Wir haben zusehen müssen, wie die SPD mithilfe der CDU einen Staatssekretär inklusive Büroapparat installiert, um diesen wiederum medienwirksam für ihre Auftritte zu missbrauchen. Wir haben gesehen, wie die Landesregierung einen Großkonzern, die Entwicklung von innovativen Miniknödeln, finanziert.

Jetzt möchte ich noch eine kleine Anekdote dazu erzählen. Stellen Sie sich vor, ein reicher ausländischer Gast mit vier Töchtern kommt in ein strukturschwaches Land

und will hier einige Zeit verbringen. Dafür will er seine vier Töchter mit opulenten Luxuskleidern ausstatten, sie müssen schließlich angemessen auftreten. Also sucht er im Land nach einem Schneider und bestellt aufwendige Kleider aus teuren Stoffen. Ursprünglich wollte dieser reiche Herr natürlich in Vorkasse gehen, dies hatte er sich aber anders überlegt. Dieser Schneider hat nun folgendes Problem: Niemand hat bisher solche Stoffe im Land hergestellt, also sucht er sich einen Weber, der sich wiederum einen Seidenimporteur sucht. Da tun sich gleich mehrere Probleme auf. Der Weber braucht sein über Jahre hart erarbeitetes Kapital, um sich die Seide einzukaufen. Der Schneider wiederum braucht seine ganz hart erarbeiteten Mittel, um sich seine Schneiderei so auszustatten, dass er auch die nötigen Instrumente zur Herstellung dieser opulenten Kleider hat, und muss weitere Schneider einstellen, und so weiter und so weiter.

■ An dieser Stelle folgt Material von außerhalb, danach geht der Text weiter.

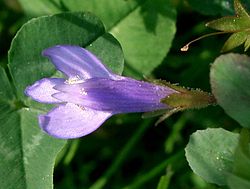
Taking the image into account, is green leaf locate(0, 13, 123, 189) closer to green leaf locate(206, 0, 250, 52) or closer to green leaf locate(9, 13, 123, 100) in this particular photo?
green leaf locate(9, 13, 123, 100)

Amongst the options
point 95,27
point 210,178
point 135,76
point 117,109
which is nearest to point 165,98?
point 117,109

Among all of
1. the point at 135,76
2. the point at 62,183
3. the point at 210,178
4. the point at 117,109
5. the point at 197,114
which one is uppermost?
the point at 117,109

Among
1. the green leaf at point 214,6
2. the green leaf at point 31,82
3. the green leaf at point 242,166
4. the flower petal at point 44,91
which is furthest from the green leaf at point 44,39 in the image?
the green leaf at point 242,166

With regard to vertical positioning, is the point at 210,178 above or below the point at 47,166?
above

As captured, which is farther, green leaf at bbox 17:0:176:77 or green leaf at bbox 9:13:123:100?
green leaf at bbox 17:0:176:77

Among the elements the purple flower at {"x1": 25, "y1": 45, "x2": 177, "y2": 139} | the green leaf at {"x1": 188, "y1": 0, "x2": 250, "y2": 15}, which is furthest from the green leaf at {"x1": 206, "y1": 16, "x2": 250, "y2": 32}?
the green leaf at {"x1": 188, "y1": 0, "x2": 250, "y2": 15}

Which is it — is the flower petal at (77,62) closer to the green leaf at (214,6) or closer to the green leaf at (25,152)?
the green leaf at (25,152)

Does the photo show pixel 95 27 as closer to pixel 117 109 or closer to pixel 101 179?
pixel 117 109

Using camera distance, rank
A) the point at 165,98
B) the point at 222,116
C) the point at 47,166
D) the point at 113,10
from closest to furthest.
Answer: the point at 165,98 → the point at 47,166 → the point at 113,10 → the point at 222,116
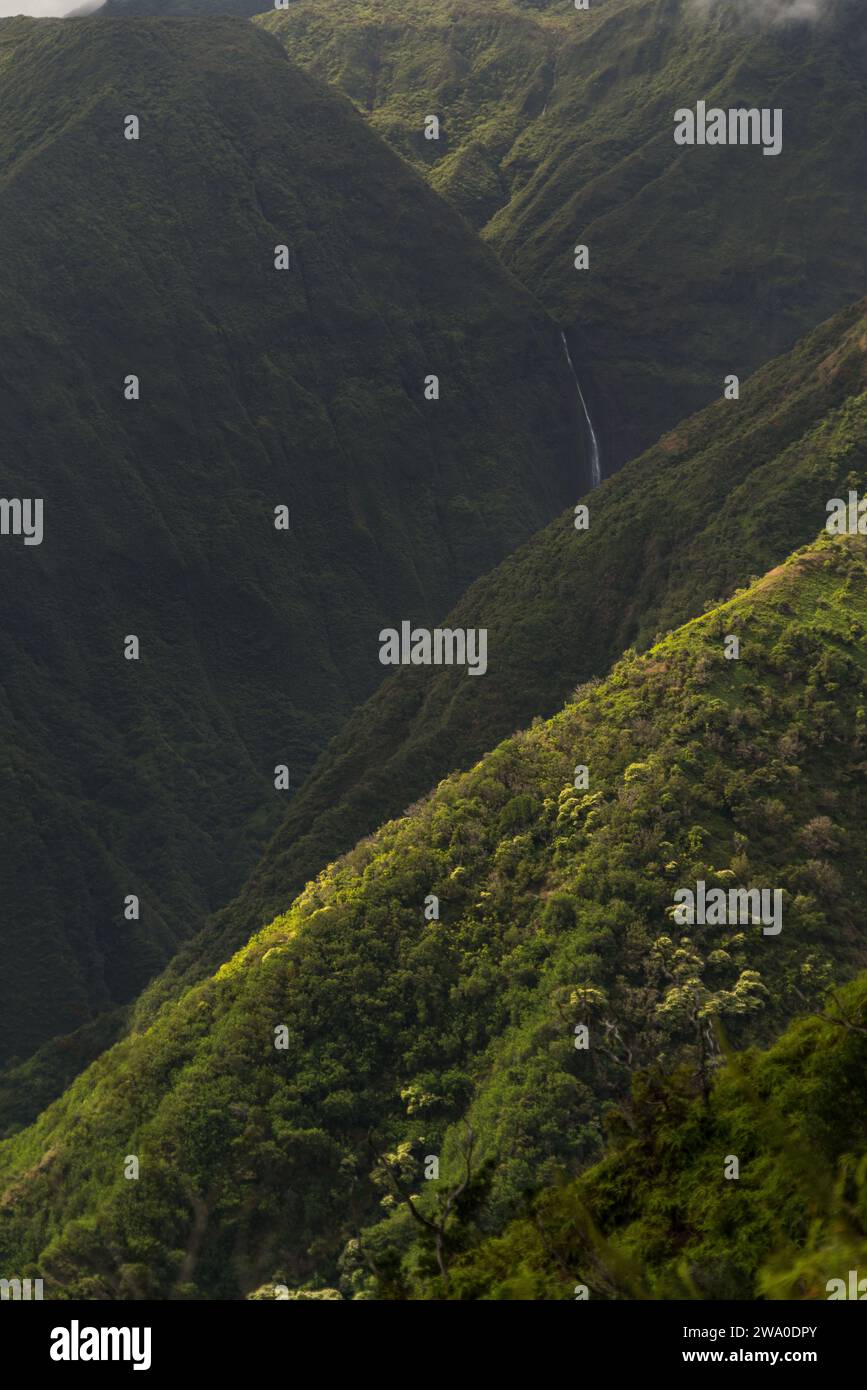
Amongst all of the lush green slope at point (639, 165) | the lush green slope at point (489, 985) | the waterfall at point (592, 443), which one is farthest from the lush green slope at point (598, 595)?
the lush green slope at point (639, 165)

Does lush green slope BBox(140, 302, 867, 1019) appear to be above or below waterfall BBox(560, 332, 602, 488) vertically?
below

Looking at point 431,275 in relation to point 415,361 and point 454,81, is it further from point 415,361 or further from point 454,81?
point 454,81

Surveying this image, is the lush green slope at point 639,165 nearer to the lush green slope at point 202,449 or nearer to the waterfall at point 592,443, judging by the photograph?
the waterfall at point 592,443

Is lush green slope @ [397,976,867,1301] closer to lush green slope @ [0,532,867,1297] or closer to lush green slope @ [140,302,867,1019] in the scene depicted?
lush green slope @ [0,532,867,1297]

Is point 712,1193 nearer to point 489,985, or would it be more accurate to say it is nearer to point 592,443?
point 489,985

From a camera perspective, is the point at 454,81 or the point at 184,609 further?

(Minister Dr. Till Backhaus: Das ist ja wie ein Märchen.)

Jetzt sehen Sie zum Beispiel, wie die Landesregierung einen malaiischen Großkonzern fördern möchte und über Millionen-Bürgschaften nachdenkt, obwohl – und das weiß eben noch nicht jeder – die Schiffe, die dort gebaut werden, eigentlich von den eigenen Reedereien gekauft werden. Quasi möchte die Landesregierung Bürgschaften dafür geben, dass ein Großkonzern für sich selbst Schiffe baut, um sie danach auch selbst zu benutzen. Also warum Bürgschaften?

(Rainer Albrecht, SPD: Arbeitsplätze sichern.)

Die Reedereien dieser Konzerngruppe

(Jochen Schulte, SPD: Sie haben Ihren Antrag schon gelesen, ja?!)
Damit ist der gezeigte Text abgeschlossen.